• Stated task: Copy the records below word for word, beginning at the line containing "Which of these" and continuing through the line containing "37.0 meters", with both of those lines included.

• Dataset:
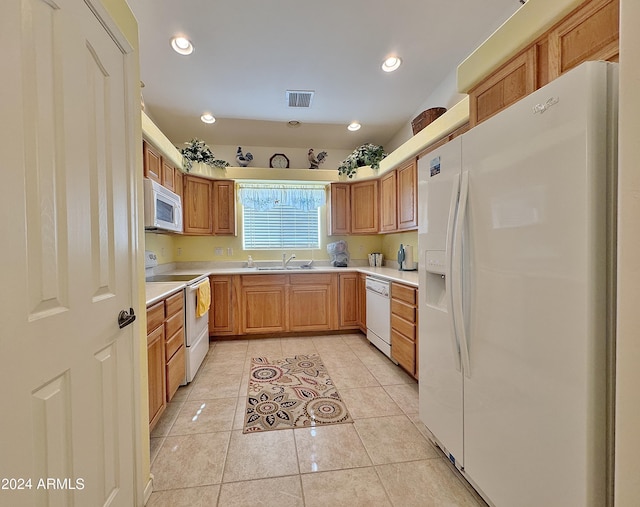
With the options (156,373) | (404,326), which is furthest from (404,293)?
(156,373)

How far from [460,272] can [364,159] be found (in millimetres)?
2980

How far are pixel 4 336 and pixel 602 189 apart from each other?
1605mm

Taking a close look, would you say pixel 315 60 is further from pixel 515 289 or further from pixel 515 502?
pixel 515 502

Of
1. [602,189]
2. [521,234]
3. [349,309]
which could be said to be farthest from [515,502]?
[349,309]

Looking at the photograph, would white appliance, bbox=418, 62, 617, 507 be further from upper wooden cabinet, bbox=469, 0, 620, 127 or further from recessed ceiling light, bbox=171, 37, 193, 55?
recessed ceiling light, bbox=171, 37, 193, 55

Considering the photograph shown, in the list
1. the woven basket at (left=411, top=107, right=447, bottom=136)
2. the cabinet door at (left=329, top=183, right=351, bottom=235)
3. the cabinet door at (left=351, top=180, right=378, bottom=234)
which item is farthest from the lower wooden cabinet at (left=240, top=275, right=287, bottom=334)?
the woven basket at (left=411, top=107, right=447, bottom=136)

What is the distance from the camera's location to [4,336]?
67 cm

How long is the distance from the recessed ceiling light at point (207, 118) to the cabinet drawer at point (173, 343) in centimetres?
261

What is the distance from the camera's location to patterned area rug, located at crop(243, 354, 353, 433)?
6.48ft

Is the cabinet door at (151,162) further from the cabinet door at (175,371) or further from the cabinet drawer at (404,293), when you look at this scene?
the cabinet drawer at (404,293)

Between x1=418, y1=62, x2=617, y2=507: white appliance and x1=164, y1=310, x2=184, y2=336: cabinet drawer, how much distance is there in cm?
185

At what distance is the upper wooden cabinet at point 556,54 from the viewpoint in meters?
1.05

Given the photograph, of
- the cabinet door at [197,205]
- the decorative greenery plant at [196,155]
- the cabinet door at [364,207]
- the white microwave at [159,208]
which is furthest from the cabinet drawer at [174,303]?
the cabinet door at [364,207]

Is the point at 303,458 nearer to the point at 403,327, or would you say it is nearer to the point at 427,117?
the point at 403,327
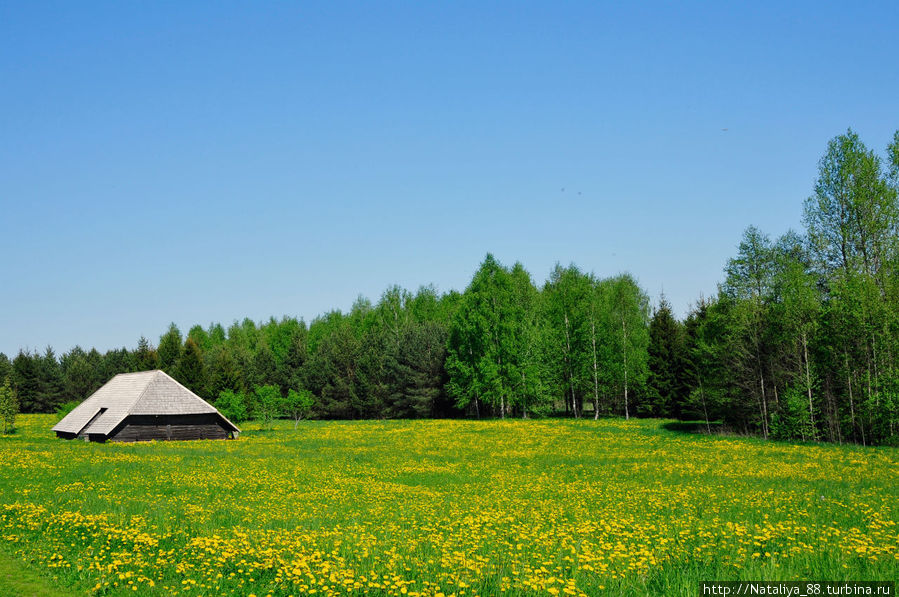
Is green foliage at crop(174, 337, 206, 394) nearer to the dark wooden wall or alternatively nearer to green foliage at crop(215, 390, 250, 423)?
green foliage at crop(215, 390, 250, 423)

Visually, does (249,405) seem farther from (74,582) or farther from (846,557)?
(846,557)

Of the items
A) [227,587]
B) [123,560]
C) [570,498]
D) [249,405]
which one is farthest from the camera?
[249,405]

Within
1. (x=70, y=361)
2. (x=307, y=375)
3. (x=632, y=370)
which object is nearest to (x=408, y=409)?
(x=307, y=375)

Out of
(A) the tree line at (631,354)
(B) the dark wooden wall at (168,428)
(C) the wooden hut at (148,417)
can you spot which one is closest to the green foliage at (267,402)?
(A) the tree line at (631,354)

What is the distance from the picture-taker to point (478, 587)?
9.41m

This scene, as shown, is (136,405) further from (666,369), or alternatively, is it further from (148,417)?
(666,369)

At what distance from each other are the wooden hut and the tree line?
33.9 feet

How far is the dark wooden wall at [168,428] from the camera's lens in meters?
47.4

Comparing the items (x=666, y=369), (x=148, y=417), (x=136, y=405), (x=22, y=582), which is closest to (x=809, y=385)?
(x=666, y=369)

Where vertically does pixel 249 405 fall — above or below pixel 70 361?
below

...

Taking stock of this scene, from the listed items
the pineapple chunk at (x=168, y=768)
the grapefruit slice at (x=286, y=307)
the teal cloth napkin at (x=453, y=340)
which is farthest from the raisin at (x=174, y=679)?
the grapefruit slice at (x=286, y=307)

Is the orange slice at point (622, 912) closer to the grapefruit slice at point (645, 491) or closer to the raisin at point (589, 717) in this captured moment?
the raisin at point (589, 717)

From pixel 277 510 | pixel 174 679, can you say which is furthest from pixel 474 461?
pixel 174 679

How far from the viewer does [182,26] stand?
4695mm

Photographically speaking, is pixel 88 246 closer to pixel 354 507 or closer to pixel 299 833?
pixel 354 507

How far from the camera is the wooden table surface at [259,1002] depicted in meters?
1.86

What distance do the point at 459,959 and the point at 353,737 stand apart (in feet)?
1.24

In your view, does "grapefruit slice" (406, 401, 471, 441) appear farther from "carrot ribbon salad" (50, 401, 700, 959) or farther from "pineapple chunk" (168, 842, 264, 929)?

---

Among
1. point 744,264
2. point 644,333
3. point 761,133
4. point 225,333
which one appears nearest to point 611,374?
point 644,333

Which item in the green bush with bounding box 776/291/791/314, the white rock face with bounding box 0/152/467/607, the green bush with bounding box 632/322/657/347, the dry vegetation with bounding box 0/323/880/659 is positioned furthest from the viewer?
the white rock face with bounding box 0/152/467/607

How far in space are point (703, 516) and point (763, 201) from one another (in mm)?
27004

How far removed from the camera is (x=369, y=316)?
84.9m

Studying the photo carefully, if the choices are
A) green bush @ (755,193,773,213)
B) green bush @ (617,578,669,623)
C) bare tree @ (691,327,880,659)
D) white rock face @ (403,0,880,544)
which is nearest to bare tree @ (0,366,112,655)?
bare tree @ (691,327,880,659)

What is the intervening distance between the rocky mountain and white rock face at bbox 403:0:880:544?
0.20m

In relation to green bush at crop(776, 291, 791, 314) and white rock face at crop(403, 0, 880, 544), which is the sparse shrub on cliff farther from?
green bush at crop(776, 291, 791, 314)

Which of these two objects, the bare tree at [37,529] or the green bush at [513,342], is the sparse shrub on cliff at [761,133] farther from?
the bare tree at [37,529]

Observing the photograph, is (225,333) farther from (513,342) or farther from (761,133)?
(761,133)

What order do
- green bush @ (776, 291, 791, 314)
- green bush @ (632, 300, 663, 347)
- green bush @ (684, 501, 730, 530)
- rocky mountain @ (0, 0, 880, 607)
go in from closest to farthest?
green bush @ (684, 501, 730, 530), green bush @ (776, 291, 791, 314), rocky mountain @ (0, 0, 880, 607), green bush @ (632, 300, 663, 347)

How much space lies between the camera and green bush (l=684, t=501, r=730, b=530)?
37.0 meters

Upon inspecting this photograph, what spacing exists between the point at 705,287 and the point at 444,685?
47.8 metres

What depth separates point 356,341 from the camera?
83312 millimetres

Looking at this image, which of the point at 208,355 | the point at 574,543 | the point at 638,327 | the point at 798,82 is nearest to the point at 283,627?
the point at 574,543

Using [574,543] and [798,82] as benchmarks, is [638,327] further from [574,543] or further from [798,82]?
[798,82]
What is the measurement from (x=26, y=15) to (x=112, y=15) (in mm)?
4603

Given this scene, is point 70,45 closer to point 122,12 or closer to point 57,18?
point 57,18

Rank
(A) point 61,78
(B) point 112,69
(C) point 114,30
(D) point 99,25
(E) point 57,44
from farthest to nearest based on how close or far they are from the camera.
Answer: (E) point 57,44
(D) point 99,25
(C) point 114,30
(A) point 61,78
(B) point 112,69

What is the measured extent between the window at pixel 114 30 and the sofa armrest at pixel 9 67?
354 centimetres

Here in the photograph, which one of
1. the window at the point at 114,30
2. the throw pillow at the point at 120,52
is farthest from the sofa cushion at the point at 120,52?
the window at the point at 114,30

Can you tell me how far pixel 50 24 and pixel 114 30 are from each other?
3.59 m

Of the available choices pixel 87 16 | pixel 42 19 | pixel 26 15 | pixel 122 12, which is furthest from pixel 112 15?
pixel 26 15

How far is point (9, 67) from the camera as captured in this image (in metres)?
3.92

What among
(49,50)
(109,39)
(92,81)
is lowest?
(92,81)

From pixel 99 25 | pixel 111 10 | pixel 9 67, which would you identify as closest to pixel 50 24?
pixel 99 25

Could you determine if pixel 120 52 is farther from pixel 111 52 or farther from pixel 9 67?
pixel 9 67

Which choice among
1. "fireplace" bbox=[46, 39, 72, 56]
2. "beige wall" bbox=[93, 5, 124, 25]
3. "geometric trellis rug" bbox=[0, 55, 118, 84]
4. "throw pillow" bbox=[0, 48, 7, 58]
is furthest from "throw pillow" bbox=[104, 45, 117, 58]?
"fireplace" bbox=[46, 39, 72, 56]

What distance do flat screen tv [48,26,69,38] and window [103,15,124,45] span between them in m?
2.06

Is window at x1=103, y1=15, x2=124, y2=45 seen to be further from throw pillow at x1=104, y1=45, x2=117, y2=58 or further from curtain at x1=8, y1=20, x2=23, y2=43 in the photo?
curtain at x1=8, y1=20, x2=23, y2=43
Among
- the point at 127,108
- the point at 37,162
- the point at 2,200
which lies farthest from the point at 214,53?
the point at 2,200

• The response:
Which of these two objects, the bare tree at [37,529] or the green bush at [513,342], is the sparse shrub on cliff at [761,133] farther from?
the bare tree at [37,529]

Observing the photograph, is (225,333) farther from (513,342) or farther from (761,133)?
(761,133)

What order do
- green bush @ (776, 291, 791, 314)
- green bush @ (632, 300, 663, 347)
- green bush @ (684, 501, 730, 530)
- rocky mountain @ (0, 0, 880, 607)
go in from closest to farthest?
green bush @ (684, 501, 730, 530), green bush @ (776, 291, 791, 314), rocky mountain @ (0, 0, 880, 607), green bush @ (632, 300, 663, 347)

How much space lies between the camera and green bush (l=684, t=501, r=730, b=530)?
37.0 meters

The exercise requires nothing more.